A great sigh of relief for many individuals wondering how they are going to pay their student loans during this time. The new CARES act includes a deferral for six months on federally backed student loan payments and interest. This deferral poses the same planning opportunity for people as the original 60-day deferral. A person with federal loans that qualify could apply for the forbearance (if an application is needed, check with your loan servicer), and do one of two things:
- If you need the extra cash-flow right now, you could skip student loan payments until after September 30th (if you are eligible). The flipside to this is strategy is that your loan payments will extend for an additional six months on the tail end of the life of the loan. You also lose the opportunity to pay down the loan principal during this 6-month interest-free grace period.
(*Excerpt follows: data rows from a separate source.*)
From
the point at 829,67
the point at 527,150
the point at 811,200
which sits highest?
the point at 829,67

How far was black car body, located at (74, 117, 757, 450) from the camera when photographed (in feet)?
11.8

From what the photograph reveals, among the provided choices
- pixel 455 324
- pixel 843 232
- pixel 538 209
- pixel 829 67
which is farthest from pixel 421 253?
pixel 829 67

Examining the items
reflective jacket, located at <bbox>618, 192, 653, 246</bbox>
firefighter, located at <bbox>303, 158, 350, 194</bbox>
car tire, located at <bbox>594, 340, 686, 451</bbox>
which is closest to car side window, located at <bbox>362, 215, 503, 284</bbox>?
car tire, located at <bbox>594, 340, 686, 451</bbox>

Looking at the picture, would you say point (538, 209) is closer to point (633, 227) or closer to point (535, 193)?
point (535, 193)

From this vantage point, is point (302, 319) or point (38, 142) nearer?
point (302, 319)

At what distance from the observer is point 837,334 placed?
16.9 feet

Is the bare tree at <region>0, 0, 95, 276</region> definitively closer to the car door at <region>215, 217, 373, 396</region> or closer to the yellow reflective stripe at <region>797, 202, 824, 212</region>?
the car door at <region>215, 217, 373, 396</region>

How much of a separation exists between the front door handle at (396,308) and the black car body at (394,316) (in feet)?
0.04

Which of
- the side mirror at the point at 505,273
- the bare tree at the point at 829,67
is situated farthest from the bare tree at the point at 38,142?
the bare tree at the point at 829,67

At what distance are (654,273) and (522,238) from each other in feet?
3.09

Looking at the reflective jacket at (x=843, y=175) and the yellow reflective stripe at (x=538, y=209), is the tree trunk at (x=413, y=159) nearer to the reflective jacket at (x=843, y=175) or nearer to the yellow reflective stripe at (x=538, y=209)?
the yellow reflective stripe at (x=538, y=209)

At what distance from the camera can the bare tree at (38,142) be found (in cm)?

- If you are financially able, we highly recommend taking your regular monthly payment each month, or even partial payment, and put it in a savings or low-risk investment account. Come September 30th, or whatever date the interest forbearance ultimately expires, that money can still be paid towards the loans with a lump sum payment by September 30th. This option allows you to stay in the same position as if you paid each of the six months’ payments, but still hold onto the cash from the payments in case it becomes needed before the interest forbearance ends. You can also start with this second tactic and switch halfway through if needed.
Where to Start
Contact your loan servicer to confirm if your loans qualify for the relief and if any action is needed to obtain forbearance from payments. Many servicers have the required information on their website, and you can log-in and check if your loans qualify. Review your cash flow for the next six months and determine which approach makes sense for your financial situation.